This week I have two delicious summer salads using cooked fish, and both are also very colourful. We all eat with our eyes, but children are often so much more visual than adults and can decide if they are going to like something at one glance. I think this Hawaiian tuna poke bowl is a real winner. This is a traditional Hawaiian recipe and it just shows how much we are used to recipes from all over the world these days.
It is quick to make and great for a lunchbox or a picnic. I use a can of tuna instead of fresh, but the flavours really work. Shine’s tuna is a favourite of mine. Based in Killybegs, Co Donegal, John and Marianne Shine spotted a gap in the market some years back, and now have a very successful business sourcing wild albacore tuna. Nori seaweed is widely available now too, as are the lovely green edamame broad beans.
You can eat the rainbow again with my second recipe, a healthy salmon and pesto salad. You might like to buy a spiralizer, which can be bought online quite cheaply, or you can use a vegetable peeler/julienne grater. Something I would recommend is a Japanese mandolin, which is very useful to get a uniform thickness. Do be careful.
Make sure that all of your vegetables are spanking fresh for the fab flavours. A farmers’ market would be a great place to do the shop. I love the sweetness and the texture of honey roasted cashew nuts. I like this parsley pesto, but some foragers tell me that they have used wild garlic.
Ingredients: Serves 2
250g (9oz) cooked brown rice
2 tbsp soy sauce
1 tbsp rice wine vinegar
2 tsp toasted sesame oil
½ tsp caster sugar
Pinch of chilli flakes (optional)
1 ripe avocado
¼ cucumber
1 sheet of nori seaweed
200g tuna in olive oil, drained
75g frozen edamame beans, thawed
Handful of fresh coriander leaves
Method
1. If using a pouch of rice, cook it in the microwave according to the packet instructions. Leave to cool a little. Fluff up the rice into separate grains and divide between two bowls.
2. To make the dressing, pour the soy sauce into a small bowl and add the rice wine vinegar, sesame oil, sugar and chilli flakes (if using). Whisk or stir to combine.

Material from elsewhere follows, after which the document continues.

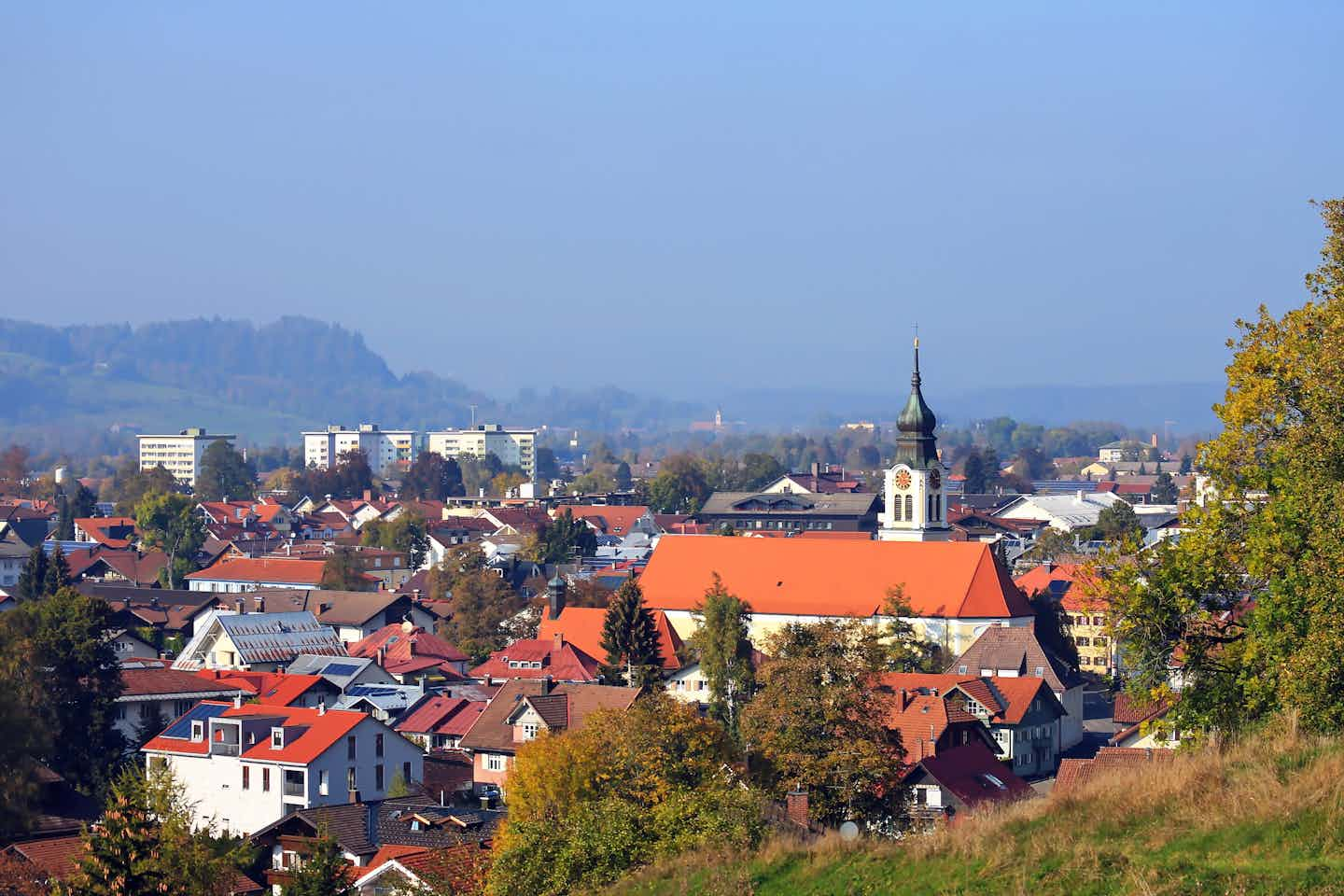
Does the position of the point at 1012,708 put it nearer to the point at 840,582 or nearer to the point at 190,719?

3. Cut the avocado in half and remove the stone, then peel and slice the flesh. Cut the cucumber into quarters and remove the seeds, then cut into matchsticks. Finely shred the nori seaweed.
4. Arrange the tuna, avocado, cucumber and edamame beans in small piles on the rice and drizzle over the dressing. Scatter over the coriander leaves and nori seaweed to serve.

Ingredients: Serves 2
10g fresh flat-leaf parsley
6 tbsp rapeseed oil
1 lemon
2 large carrots
1 beetroot
1 large courgette
Large jug of iced water
200g cooked salmon fillet (shop-bought or leftover)
50g honey-roasted cashew nuts, roughly chopped
Sea salt and freshly ground black pepper
Method
1. To make the parsley pesto, pick the leaves from the parsley and place in a blender with the oil. Grate in the zest of half the lemon and season lightly, then blitz briefly to a coarse purée. Cut the lemon into cheeks and reserve for garnish.
2. Peel the carrots and beetroot, then using a spiraliser, cut the carrots into long, thin spirals. Repeat with the beetroot and courgette. Put each one into a separate bowl of iced water, as this will help the vegetables to crisp up nicely.
3. Drain the vegetables well and quickly pat dry on kitchen paper. Divide between bowls and flake the cooked salmon on top, discarding any skin and stray bones. Drizzle over the parsley pesto. Scatter the honey-roasted cashews and lemon on top.